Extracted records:
+===+
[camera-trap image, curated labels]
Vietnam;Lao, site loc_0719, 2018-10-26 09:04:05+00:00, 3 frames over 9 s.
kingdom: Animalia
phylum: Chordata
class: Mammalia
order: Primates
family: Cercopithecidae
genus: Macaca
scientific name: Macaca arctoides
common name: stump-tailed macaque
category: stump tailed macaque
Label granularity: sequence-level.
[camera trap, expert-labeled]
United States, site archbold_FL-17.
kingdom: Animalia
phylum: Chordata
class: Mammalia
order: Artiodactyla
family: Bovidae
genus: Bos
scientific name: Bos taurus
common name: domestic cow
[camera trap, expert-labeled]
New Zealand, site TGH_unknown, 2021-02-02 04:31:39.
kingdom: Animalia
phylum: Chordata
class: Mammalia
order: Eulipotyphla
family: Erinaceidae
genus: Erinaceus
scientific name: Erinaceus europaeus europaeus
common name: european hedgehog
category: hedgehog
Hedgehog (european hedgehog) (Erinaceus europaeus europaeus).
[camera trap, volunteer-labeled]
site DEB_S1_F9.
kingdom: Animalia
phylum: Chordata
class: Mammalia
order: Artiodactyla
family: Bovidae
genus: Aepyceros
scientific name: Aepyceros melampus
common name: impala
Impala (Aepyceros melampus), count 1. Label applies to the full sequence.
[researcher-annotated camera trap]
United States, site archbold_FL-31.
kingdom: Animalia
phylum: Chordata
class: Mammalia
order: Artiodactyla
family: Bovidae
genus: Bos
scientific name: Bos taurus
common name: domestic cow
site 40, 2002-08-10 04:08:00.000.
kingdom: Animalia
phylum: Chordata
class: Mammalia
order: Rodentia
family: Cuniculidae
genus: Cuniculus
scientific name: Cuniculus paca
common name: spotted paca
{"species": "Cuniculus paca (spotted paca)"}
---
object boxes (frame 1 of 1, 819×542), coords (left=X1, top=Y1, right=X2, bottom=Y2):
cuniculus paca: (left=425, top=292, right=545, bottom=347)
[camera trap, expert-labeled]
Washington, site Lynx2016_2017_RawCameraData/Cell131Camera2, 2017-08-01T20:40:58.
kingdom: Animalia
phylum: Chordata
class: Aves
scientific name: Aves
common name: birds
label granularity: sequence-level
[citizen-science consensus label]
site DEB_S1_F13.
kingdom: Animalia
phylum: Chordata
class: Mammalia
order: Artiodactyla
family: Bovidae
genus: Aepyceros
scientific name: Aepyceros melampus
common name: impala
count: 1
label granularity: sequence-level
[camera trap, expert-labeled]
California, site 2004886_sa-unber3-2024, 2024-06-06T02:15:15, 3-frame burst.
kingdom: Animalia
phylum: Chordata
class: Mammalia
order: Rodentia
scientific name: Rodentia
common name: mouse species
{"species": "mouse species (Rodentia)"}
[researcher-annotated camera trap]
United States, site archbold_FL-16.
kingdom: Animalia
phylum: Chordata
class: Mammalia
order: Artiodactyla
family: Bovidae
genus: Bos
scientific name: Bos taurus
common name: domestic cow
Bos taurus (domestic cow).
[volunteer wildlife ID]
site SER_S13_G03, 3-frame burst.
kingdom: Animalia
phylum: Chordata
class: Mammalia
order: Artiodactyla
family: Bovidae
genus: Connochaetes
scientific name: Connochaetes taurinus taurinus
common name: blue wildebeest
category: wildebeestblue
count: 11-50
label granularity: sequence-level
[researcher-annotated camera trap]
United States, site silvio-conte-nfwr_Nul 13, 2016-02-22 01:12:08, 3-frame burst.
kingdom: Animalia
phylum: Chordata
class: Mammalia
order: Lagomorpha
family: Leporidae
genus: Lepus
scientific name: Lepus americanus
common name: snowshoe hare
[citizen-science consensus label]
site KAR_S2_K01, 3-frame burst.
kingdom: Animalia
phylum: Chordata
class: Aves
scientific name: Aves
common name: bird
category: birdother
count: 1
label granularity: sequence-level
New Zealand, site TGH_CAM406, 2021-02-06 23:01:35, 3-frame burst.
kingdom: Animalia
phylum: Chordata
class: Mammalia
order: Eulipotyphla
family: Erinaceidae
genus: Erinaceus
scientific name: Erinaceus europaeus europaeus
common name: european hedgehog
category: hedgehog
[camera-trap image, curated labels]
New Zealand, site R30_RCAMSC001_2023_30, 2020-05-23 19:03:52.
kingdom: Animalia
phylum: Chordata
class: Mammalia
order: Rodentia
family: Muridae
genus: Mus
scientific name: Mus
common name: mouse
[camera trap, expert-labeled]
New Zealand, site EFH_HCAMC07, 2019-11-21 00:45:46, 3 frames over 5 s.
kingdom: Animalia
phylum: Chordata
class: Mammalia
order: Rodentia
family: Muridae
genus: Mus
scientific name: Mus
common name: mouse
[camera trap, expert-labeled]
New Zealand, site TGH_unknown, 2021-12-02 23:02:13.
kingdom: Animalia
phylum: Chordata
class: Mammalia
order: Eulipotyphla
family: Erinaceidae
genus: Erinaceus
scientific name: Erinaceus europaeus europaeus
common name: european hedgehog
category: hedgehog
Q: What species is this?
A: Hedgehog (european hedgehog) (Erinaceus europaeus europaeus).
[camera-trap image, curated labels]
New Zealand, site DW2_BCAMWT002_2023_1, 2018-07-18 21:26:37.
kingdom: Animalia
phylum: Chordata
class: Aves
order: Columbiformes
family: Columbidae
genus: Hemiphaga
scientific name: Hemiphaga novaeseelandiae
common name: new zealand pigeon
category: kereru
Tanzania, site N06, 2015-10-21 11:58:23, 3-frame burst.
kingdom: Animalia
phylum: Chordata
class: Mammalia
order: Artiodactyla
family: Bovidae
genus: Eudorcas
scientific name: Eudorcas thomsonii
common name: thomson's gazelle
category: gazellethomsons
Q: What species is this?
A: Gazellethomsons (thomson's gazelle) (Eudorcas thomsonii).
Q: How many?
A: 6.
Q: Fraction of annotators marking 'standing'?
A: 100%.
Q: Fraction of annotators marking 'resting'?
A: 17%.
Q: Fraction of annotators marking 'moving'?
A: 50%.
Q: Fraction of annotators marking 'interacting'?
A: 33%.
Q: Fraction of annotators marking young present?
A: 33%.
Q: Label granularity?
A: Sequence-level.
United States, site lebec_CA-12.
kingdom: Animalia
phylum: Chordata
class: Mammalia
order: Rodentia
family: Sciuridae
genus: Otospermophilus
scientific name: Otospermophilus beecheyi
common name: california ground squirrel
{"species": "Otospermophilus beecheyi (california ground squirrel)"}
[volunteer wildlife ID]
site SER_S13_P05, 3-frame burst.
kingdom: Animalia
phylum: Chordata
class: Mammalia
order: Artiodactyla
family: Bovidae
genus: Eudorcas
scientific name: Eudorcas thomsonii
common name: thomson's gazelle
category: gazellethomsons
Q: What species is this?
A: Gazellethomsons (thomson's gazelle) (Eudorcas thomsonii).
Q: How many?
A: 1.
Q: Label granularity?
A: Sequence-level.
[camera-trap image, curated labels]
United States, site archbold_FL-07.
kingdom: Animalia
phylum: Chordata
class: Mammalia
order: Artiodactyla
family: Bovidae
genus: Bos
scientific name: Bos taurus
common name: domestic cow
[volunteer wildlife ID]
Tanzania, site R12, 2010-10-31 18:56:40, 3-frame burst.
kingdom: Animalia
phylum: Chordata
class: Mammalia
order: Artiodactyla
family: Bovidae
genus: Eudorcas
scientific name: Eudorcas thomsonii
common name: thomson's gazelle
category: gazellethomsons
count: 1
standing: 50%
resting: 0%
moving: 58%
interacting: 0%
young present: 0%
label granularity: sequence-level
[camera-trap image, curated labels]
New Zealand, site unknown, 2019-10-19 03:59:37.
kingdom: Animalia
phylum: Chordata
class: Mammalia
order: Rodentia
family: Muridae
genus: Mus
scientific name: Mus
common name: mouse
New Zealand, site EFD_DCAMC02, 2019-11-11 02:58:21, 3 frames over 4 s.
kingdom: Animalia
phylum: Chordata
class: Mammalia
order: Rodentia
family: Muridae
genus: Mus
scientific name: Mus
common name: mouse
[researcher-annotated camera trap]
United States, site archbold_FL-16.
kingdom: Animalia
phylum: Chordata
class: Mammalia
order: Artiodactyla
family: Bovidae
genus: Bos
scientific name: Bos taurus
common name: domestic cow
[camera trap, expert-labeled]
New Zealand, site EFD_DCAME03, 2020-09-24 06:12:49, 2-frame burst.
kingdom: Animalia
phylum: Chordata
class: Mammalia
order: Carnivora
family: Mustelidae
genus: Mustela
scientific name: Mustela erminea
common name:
+===+
Say how many lines of the records contain the word "present", and give no other output.

2